Metinden bölüm
╔══

Rijkaard'ın liderliğini yaptığı teknik ekip, Leo Franco'nun kendi sistemleri için doğru oyunculardan biri olduğuna kanaat getirdi. Ve Galatasaray'ın ikinci transferi, Arjantinli kaleci oldu.

Transfer sezonun ilk bölümünde Galatasaray, bonservissiz oyuncu alımlarına Beşiktaş'tan Gökhan Zan ile devam etti. Aslında; Gökhan'ın Florya'ya gelişini, Servet Çetin üzerinden okumak gerekir. Fransa'nın Marsilya takımına geçmesi gündemde olan Servet'in muhtemel eksikliğinin doldurulması adına alınıyordu, Gökhan Zan. Kâğıt üzerinde son derece tutarlı bir hamleydi, Galatasaray adına. Bir anlamda, ''Kâr-Maliyet Analizi'' yapılmıştı. 8-8,5 milyon € gibi bedel ile Marsilya'ya satılacak Servet Çetin'in yerine gelen Gökhan Zan, Galatasaray'ın elinde bulunan milli takım seviyesindeki savunmacı sayısını da beşe kadar çıkarıyordu.

╚══

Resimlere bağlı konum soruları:
╔══

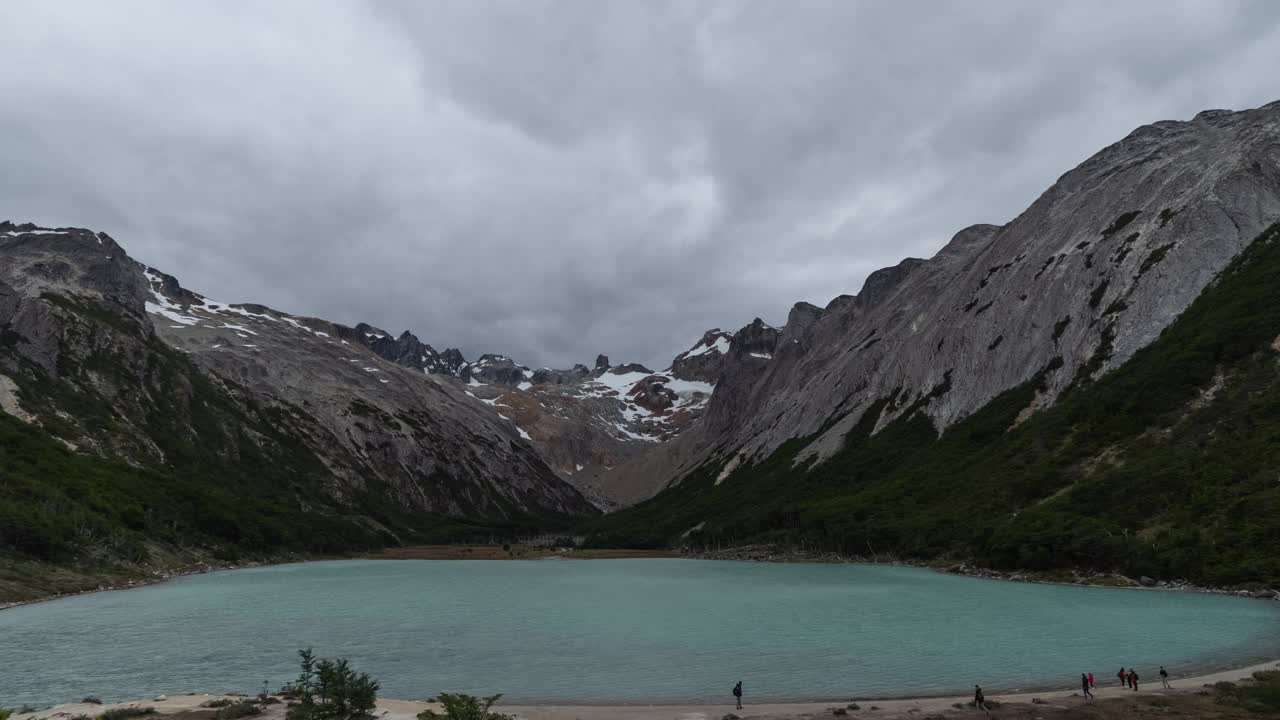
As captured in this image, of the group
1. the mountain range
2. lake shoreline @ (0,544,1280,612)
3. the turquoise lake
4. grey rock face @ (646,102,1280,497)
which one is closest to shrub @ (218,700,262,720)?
the turquoise lake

╚══

Görev 1
Resimlere bağlı kayıtları satırı satırına aynen tekrar yazın, resimleri cevaba katmayın.
Görev 2
Galatasaray'ın transferlerini anlatan metne, son cümleden sonra kaldığı yerden devam edin.
Metinle kayıtlar arasında hiçbir bağ yoktur.

Beklenen cevap 1
As captured in this image, of the group
1. the mountain range
2. lake shoreline @ (0,544,1280,612)
3. the turquoise lake
4. grey rock face @ (646,102,1280,497)
which one is closest to shrub @ (218,700,262,720)?
the turquoise lake

Beklenen cevap 2
Servet Çetin daha sonra Galatasaray'da kaldı. Marsilya'daki teknik adam değişikliği, kulübün en büyük hissedarlarından Robert Louis Dreyfus'un vefatı ve hâli hazırdaki başkan Pape Diouf'un istifası... Servet'in Marsilya transferinin önünde büyük engeller vardı. Olmadı. Önüne bakmaya devam etti, Galatasaray'ın transfer komitesi. Temmuz ayının ilk haftasında ise, yeni sezondaki ilk büyük yabancı transfer bombası patladı. Olympique Lyonnais'den Abdul Kader Keita getirildi Türkiye'ye. Yine sessiz ve derinden ilerlemişti, Galatasaray. Sabah saatlerinde açıklandı transfer. Frank Rijkaard ve ekibinin Galatasaray ile anlaşması, bir futbol devrimiydi. Abdul Kader Keita'nın transferi ise, o devrimin ayak sesleri.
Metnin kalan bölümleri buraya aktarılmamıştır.